English | MP4 | AVC 1920×1080 | AAC 48KHz 2ch | 2h 57m | 626 MB
Convert your Machine Learning project ideas into highly scalable solutions instantly with Amazon SageMaker
The biggest challenge facing a Machine Learning professional is to train, tune, and deploy Machine Learning on the cloud. AWS SageMaker offers a powerful infrastructure to experiment with Machine Learning models. You probably have an existing ML project that uses TensorFlow, Keras, CNTK, scikit-learn, or some other library.
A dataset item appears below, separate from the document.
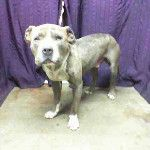 DESTROYED WITH A GREAT DEAL OF PLEDGE MONEY BECAUSE NO RESCUE CARED! RT Lyle http://on.fb.me/18Aqpbp pls save ths sweet boy San B... on Twitpic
This practical course will teach you to run your new or existing ML project on SageMaker. You will train, tune, and deploy your models in an easy and scalable manner by abstracting many low-level engineering tasks. You will see how to run experiments on SageMaker Jupyter notebooks and code training and prediction workflows by working on real-world ML problems.
By the end of this course, you’ll be proficient on using SageMaker for your Machine Learning applications, thus spending more time on modeling than engineering.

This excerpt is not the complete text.